He emphasized that current global conditions are heavily influenced by the dynamics of the United States' reciprocal tariff negotiations, as well as the escalation of geopolitical and military tensions, especially in the Middle East.
"We continue to strengthen the synergy of fiscal, monetary, macroprudential, and financial sector policies, so that not only stability is maintained, but also to encourage economic growth," Sri Mulyani said.
Maintaining stability amidst tariff storms and global turmoil
Since last April, trade tensions between the United States and China have risen again. The retaliatory tariffs imposed by both countries triggered global uncertainty. The impact was quickly felt: The World Bank cut its 2025 global economic growth projection from 3.2% to 2.9%. The OECD also revised a similar projection to 2.9%.
In the midst of this situation, the Indonesian government is still trying to maintain optimism, albeit with a vigilant attitude. "This is an environment that we observe and are aware of," said Finance Minister Sri Mulyani.
Domestically, a number of indicators give reason to remain optimistic. As of the end of June, CPI inflation was recorded at only 1.80% on an annual basis, well below the target. Core inflation also fell to 2.37%.
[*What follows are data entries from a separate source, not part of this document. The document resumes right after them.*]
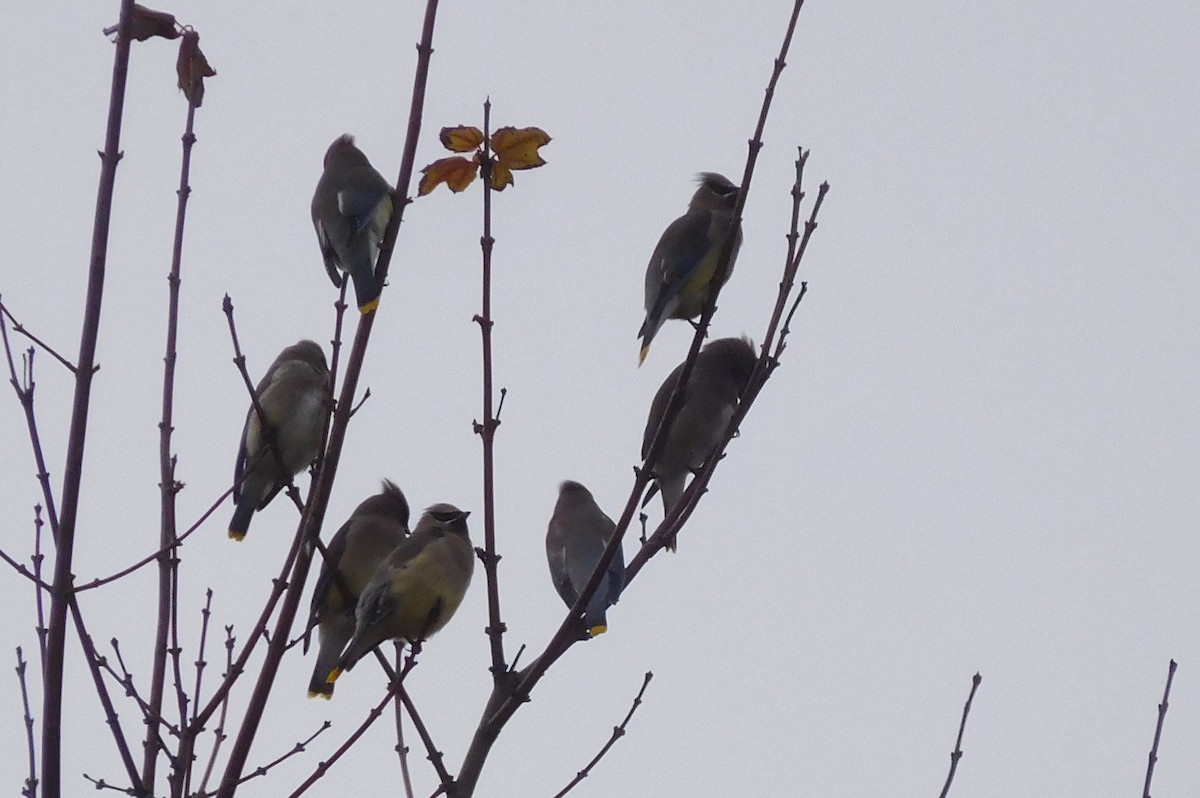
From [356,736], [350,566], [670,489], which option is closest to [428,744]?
[356,736]

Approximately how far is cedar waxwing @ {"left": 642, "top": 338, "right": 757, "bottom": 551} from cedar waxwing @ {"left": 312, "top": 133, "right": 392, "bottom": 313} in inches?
46.8

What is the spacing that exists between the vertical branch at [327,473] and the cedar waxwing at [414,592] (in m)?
1.39

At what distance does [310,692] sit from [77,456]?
7.80ft

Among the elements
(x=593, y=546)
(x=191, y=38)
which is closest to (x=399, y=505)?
(x=593, y=546)

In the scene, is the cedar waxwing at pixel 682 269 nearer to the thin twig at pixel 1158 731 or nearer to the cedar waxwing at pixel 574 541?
the cedar waxwing at pixel 574 541

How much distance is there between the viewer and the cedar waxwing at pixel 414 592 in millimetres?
4312

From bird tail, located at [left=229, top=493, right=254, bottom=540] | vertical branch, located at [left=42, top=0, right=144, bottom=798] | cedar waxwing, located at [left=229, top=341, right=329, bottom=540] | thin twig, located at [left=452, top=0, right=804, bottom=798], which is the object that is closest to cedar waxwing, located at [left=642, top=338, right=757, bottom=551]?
cedar waxwing, located at [left=229, top=341, right=329, bottom=540]

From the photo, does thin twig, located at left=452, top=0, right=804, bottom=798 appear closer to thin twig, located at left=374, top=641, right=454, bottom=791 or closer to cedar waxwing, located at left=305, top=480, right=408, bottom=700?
thin twig, located at left=374, top=641, right=454, bottom=791

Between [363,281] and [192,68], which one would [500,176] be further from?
[363,281]

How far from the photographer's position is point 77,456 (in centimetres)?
227

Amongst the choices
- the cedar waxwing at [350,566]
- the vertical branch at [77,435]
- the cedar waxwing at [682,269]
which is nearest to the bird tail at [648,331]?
the cedar waxwing at [682,269]

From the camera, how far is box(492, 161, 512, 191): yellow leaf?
10.0 ft

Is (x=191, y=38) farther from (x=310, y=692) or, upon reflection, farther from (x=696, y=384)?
(x=696, y=384)

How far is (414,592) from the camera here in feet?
14.5
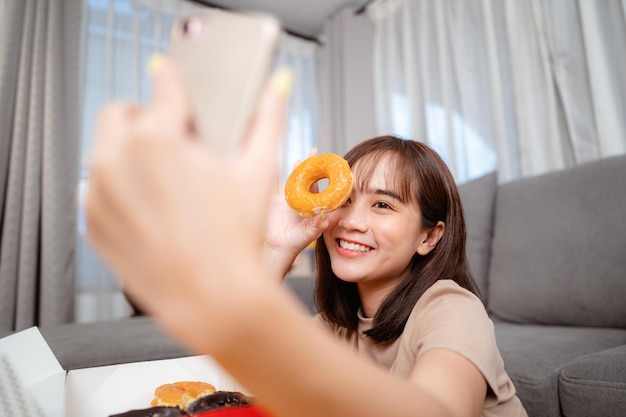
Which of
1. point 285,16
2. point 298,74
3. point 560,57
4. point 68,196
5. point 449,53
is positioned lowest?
point 68,196

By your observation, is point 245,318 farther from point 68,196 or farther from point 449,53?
point 449,53

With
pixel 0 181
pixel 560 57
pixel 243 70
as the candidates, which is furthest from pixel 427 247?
pixel 0 181

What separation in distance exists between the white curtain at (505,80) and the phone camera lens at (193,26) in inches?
91.6

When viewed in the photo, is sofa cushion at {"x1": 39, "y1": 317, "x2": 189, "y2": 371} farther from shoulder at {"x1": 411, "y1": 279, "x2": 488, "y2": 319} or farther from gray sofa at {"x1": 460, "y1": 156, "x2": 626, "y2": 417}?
gray sofa at {"x1": 460, "y1": 156, "x2": 626, "y2": 417}

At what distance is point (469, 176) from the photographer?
3.07m

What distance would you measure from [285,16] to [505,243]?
3.04 metres

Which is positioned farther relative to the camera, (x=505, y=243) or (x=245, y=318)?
(x=505, y=243)

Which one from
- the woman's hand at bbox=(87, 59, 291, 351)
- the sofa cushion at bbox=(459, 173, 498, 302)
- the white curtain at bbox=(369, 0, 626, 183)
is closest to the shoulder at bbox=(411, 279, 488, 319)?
the woman's hand at bbox=(87, 59, 291, 351)

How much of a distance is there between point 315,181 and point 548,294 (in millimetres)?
1127

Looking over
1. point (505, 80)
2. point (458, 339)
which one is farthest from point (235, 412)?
point (505, 80)

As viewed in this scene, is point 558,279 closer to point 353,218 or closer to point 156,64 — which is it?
point 353,218

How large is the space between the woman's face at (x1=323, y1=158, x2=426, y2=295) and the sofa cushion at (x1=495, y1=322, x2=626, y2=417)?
408 millimetres

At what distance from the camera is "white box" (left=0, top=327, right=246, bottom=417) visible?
82cm

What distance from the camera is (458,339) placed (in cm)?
65
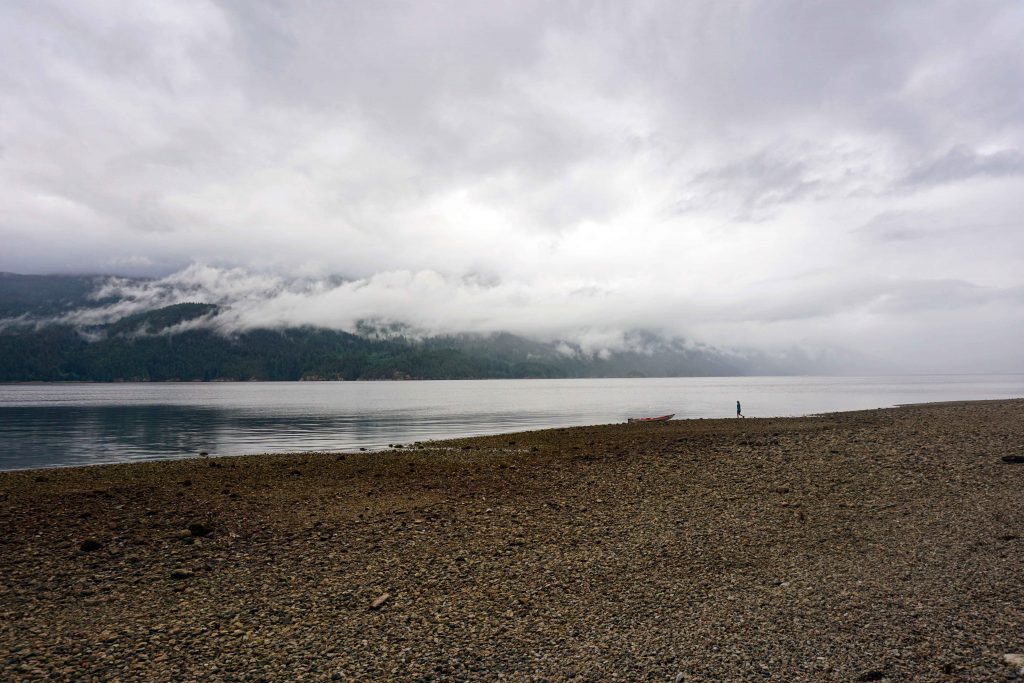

Meanwhile, the rupiah exchange rate, which had weakened to Rp16,865 per US dollar in April, managed to strengthen to around Rp16,235 by the end of June and remained relatively stable at around Rp16,315 as of July 25. This strengthening trend was supported by Bank Indonesia's interventions, including in the global and domestic foreign exchange markets.
In the debt securities market, the 10-year SBN yield fell from 6.62% to 6.51% as of end-July. This shows that investor interest remains good, with foreign net buy amounting to IDR58.29 trillion throughout the year. Indonesia's foreign exchange reserves also remained high, equivalent to more than twice the international adequacy standard.
The role of stimulus and state budget as shock absorbers
In addition to monetary policy, the government utilized the state budget as a shock absorber. Until the first semester, the realization of state spending reached Rp1,406 trillion, or 38.8% of the ceiling, with the deficit maintained at 0.84% of GDP. State revenues have also collected 40% of the target.
The focus of government spending remains on social protection programs and consumption stimulus. These include transportation subsidies and discounts, food aid for 18.3 million families, and wage subsidies for workers earning below IDR 3.5 million.
The government also launched a Rp24.4 trillion stimulus package in the second semester, including discounts on airplane, train, and ship tickets to boost tourism and domestic spending.
These measures are expected to maintain purchasing power, support labor-intensive sectors, such as textiles and footwear, and maintain growth in the range of 5% until the end of 2025. "The strengthening trend of the rupiah and low inflation are proof that our fundamentals are strong enough despite high global pressure," Sri Mulyani said.
In the midst of the tariff war, the government also moved quickly through diplomacy. US import tariffs on Indonesian products have been reduced to 19%, lower than the initial rumor of 32%. This is important for labor-intensive sectors that absorb a lot of labor.
Conversely, Indonesia's 0% tariff policy on a number of US products is expected to help suppress food and energy prices, curbing inflation.
However, challenges remain real. The manufacturing PMI (Purchasing Managers' Index) as of June is still contracting at 46.9, indicating that the industrial sector has not fully recovered. The global slowdown is also putting pressure on exports, although the trade balance was still a surplus of US$15.39 billion as of May.
BI's move: maintain stability, boost growth
In addition to fiscal stimulus, Bank Indonesia plays an important role in maintaining the stability of the national financial system until the end of 2025. BI Governor Perry Warjiyo emphasized that BI's policy response is carried out through four main pillars: interest rate cuts, exchange rate stabilization, liquidity expansion, and the provision of Government Securities (SPN) in the secondary market.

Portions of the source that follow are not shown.